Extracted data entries
■ ■ ■
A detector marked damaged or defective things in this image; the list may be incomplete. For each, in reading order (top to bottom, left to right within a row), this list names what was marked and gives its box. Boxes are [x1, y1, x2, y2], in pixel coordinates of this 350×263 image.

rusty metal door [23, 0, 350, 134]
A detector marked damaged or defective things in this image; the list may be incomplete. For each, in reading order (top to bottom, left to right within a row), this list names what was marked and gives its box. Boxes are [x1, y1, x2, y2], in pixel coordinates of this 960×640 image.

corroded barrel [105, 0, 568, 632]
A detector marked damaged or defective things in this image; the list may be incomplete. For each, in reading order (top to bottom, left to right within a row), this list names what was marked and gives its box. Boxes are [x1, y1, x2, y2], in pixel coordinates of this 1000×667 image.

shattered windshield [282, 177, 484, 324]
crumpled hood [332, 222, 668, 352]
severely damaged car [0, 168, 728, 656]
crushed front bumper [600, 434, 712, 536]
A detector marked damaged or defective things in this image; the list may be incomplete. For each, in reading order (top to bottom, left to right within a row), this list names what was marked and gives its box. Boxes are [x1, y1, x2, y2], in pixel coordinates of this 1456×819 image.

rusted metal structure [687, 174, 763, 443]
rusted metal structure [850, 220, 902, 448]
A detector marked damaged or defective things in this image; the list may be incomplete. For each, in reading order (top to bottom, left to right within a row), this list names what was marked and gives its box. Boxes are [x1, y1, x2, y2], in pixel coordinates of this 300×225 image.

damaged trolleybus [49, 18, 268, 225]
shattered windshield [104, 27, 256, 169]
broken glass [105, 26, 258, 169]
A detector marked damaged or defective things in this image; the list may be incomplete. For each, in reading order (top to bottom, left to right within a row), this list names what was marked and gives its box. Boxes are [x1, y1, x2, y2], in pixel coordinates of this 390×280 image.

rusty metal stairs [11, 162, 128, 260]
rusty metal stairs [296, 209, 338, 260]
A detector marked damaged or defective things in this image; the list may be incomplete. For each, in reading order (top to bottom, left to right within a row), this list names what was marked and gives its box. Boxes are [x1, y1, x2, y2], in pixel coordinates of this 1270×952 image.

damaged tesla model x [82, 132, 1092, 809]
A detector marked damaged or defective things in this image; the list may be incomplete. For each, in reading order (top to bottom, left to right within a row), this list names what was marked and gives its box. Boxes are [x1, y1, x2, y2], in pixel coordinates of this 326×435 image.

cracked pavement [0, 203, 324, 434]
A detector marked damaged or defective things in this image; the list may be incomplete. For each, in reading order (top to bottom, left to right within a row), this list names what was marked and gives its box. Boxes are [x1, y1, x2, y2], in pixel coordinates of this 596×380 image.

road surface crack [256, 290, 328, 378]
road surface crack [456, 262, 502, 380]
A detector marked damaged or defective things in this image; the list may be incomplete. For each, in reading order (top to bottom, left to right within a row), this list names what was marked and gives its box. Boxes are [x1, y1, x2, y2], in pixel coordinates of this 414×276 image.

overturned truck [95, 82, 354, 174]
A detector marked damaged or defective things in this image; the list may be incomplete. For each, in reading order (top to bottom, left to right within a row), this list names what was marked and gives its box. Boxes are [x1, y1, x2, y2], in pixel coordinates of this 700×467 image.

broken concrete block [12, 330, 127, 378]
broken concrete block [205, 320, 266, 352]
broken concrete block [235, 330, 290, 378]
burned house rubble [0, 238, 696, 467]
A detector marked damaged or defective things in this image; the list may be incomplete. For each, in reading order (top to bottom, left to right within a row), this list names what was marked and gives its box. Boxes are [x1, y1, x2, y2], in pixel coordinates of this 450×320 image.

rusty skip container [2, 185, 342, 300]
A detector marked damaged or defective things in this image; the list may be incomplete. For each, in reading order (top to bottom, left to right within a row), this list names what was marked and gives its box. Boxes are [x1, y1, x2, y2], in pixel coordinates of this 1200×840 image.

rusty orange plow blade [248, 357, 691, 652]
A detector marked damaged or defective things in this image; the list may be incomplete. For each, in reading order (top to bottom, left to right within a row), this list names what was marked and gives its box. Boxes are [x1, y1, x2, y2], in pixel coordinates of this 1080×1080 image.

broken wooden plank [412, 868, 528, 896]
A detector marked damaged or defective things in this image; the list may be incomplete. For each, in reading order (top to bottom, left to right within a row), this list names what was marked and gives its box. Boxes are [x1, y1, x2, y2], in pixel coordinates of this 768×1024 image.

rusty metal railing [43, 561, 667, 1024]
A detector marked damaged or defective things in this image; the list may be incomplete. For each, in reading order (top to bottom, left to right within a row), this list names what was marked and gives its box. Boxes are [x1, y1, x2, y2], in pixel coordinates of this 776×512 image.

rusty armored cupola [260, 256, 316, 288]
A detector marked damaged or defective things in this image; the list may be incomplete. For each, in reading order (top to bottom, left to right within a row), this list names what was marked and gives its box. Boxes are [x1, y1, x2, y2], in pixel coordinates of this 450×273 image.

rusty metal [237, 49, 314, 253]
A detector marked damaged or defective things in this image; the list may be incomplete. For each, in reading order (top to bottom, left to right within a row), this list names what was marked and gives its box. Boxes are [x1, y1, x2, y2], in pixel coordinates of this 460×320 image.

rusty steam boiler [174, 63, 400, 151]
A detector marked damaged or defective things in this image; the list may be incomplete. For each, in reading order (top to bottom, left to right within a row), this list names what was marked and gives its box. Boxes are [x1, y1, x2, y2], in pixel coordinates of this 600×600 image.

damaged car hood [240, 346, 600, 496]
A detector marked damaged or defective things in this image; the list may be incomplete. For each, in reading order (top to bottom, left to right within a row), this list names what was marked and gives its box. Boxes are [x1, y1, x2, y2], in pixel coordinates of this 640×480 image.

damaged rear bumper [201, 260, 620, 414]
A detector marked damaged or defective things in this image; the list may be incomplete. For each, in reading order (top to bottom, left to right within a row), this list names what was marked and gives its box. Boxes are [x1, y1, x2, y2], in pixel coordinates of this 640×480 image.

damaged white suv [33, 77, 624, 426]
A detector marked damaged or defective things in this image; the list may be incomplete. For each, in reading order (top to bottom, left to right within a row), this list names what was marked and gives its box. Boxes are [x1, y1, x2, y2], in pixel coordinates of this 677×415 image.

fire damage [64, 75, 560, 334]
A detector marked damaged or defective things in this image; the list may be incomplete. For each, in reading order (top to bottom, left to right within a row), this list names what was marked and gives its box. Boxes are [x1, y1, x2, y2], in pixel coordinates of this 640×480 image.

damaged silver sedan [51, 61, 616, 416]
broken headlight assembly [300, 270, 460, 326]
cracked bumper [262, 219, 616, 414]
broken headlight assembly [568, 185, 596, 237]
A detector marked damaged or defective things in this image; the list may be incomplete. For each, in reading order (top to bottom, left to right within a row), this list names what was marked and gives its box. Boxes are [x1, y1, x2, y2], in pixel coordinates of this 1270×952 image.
■ ■ ■
» REQUIREMENT
Rewrite every line of the items above as a JSON list of strings, with one string per line and blank lines omitted.

» RESULT OF THIS EXERCISE
[
  "A detector marked damaged or defective things in this image; the list may be incomplete. For each, in reading order (top to bottom, left to right within a row), this list names what was marked and gives its box. Boxes are [x1, y1, x2, y2], in pixel coordinates of this 350×263 image.",
  "rusty metal door [23, 0, 350, 134]",
  "A detector marked damaged or defective things in this image; the list may be incomplete. For each, in reading order (top to bottom, left to right within a row), this list names what was marked and gives its box. Boxes are [x1, y1, x2, y2], in pixel coordinates of this 960×640 image.",
  "corroded barrel [105, 0, 568, 632]",
  "A detector marked damaged or defective things in this image; the list may be incomplete. For each, in reading order (top to bottom, left to right within a row), this list names what was marked and gives its box. Boxes are [x1, y1, x2, y2], in pixel coordinates of this 1000×667 image.",
  "shattered windshield [282, 177, 484, 324]",
  "crumpled hood [332, 222, 668, 352]",
  "severely damaged car [0, 168, 728, 656]",
  "crushed front bumper [600, 434, 712, 536]",
  "A detector marked damaged or defective things in this image; the list may be incomplete. For each, in reading order (top to bottom, left to right within a row), this list names what was marked and gives its box. Boxes are [x1, y1, x2, y2], in pixel coordinates of this 1456×819 image.",
  "rusted metal structure [687, 174, 763, 443]",
  "rusted metal structure [850, 220, 902, 448]",
  "A detector marked damaged or defective things in this image; the list may be incomplete. For each, in reading order (top to bottom, left to right within a row), this list names what was marked and gives its box. Boxes are [x1, y1, x2, y2], in pixel coordinates of this 300×225 image.",
  "damaged trolleybus [49, 18, 268, 225]",
  "shattered windshield [104, 27, 256, 169]",
  "broken glass [105, 26, 258, 169]",
  "A detector marked damaged or defective things in this image; the list may be incomplete. For each, in reading order (top to bottom, left to right within a row), this list names what was marked and gives its box. Boxes are [x1, y1, x2, y2], in pixel coordinates of this 390×280 image.",
  "rusty metal stairs [11, 162, 128, 260]",
  "rusty metal stairs [296, 209, 338, 260]",
  "A detector marked damaged or defective things in this image; the list may be incomplete. For each, in reading order (top to bottom, left to right within a row), this list names what was marked and gives its box. Boxes are [x1, y1, x2, y2], in pixel coordinates of this 1270×952 image.",
  "damaged tesla model x [82, 132, 1092, 809]",
  "A detector marked damaged or defective things in this image; the list may be incomplete. For each, in reading order (top to bottom, left to right within a row), this list names what was marked and gives its box. Boxes are [x1, y1, x2, y2], in pixel coordinates of this 326×435 image.",
  "cracked pavement [0, 203, 324, 434]",
  "A detector marked damaged or defective things in this image; the list may be incomplete. For each, in reading order (top to bottom, left to right within a row), this list names what was marked and gives its box. Boxes are [x1, y1, x2, y2], in pixel coordinates of this 596×380 image.",
  "road surface crack [256, 290, 328, 378]",
  "road surface crack [456, 262, 502, 380]",
  "A detector marked damaged or defective things in this image; the list may be incomplete. For each, in reading order (top to bottom, left to right within a row), this list names what was marked and gives its box. Boxes are [x1, y1, x2, y2], in pixel coordinates of this 414×276 image.",
  "overturned truck [95, 82, 354, 174]",
  "A detector marked damaged or defective things in this image; the list may be incomplete. For each, in reading order (top to bottom, left to right within a row), this list names what was marked and gives its box. Boxes are [x1, y1, x2, y2], in pixel coordinates of this 700×467 image.",
  "broken concrete block [12, 330, 127, 378]",
  "broken concrete block [205, 320, 266, 352]",
  "broken concrete block [235, 330, 290, 378]",
  "burned house rubble [0, 238, 696, 467]",
  "A detector marked damaged or defective things in this image; the list may be incomplete. For each, in reading order (top to bottom, left to right within a row), this list names what was marked and gives its box. Boxes are [x1, y1, x2, y2], in pixel coordinates of this 450×320 image.",
  "rusty skip container [2, 185, 342, 300]",
  "A detector marked damaged or defective things in this image; the list may be incomplete. For each, in reading order (top to bottom, left to right within a row), this list names what was marked and gives its box. Boxes are [x1, y1, x2, y2], in pixel coordinates of this 1200×840 image.",
  "rusty orange plow blade [248, 357, 691, 652]",
  "A detector marked damaged or defective things in this image; the list may be incomplete. For each, in reading order (top to bottom, left to right within a row), this list names what was marked and gives its box. Boxes are [x1, y1, x2, y2], in pixel coordinates of this 1080×1080 image.",
  "broken wooden plank [412, 868, 528, 896]",
  "A detector marked damaged or defective things in this image; the list may be incomplete. For each, in reading order (top to bottom, left to right within a row), this list names what was marked and gives its box. Boxes are [x1, y1, x2, y2], in pixel coordinates of this 768×1024 image.",
  "rusty metal railing [43, 561, 667, 1024]",
  "A detector marked damaged or defective things in this image; the list may be incomplete. For each, in reading order (top to bottom, left to right within a row), this list names what was marked and gives its box. Boxes are [x1, y1, x2, y2], in pixel coordinates of this 776×512 image.",
  "rusty armored cupola [260, 256, 316, 288]",
  "A detector marked damaged or defective things in this image; the list may be incomplete. For each, in reading order (top to bottom, left to right within a row), this list names what was marked and gives its box. Boxes are [x1, y1, x2, y2], in pixel coordinates of this 450×273 image.",
  "rusty metal [237, 49, 314, 253]",
  "A detector marked damaged or defective things in this image; the list may be incomplete. For each, in reading order (top to bottom, left to right within a row), this list names what was marked and gives its box. Boxes are [x1, y1, x2, y2], in pixel coordinates of this 460×320 image.",
  "rusty steam boiler [174, 63, 400, 151]",
  "A detector marked damaged or defective things in this image; the list may be incomplete. For each, in reading order (top to bottom, left to right within a row), this list names what was marked and gives its box. Boxes are [x1, y1, x2, y2], in pixel coordinates of this 600×600 image.",
  "damaged car hood [240, 346, 600, 496]",
  "A detector marked damaged or defective things in this image; the list may be incomplete. For each, in reading order (top to bottom, left to right within a row), this list names what was marked and gives its box. Boxes are [x1, y1, x2, y2], in pixel coordinates of this 640×480 image.",
  "damaged rear bumper [201, 260, 620, 414]",
  "A detector marked damaged or defective things in this image; the list may be incomplete. For each, in reading order (top to bottom, left to right within a row), this list names what was marked and gives its box. Boxes are [x1, y1, x2, y2], in pixel coordinates of this 640×480 image.",
  "damaged white suv [33, 77, 624, 426]",
  "A detector marked damaged or defective things in this image; the list may be incomplete. For each, in reading order (top to bottom, left to right within a row), this list names what was marked and gives its box. Boxes are [x1, y1, x2, y2], in pixel coordinates of this 677×415 image.",
  "fire damage [64, 75, 560, 334]",
  "A detector marked damaged or defective things in this image; the list may be incomplete. For each, in reading order (top to bottom, left to right within a row), this list names what was marked and gives its box. Boxes are [x1, y1, x2, y2], in pixel coordinates of this 640×480 image.",
  "damaged silver sedan [51, 61, 616, 416]",
  "broken headlight assembly [300, 270, 460, 326]",
  "cracked bumper [262, 219, 616, 414]",
  "broken headlight assembly [568, 185, 596, 237]",
  "A detector marked damaged or defective things in this image; the list may be incomplete. For each, in reading order (top to bottom, left to right within a row), this list names what was marked and gives its box. Boxes are [x1, y1, x2, y2], in pixel coordinates of this 1270×952 image."
]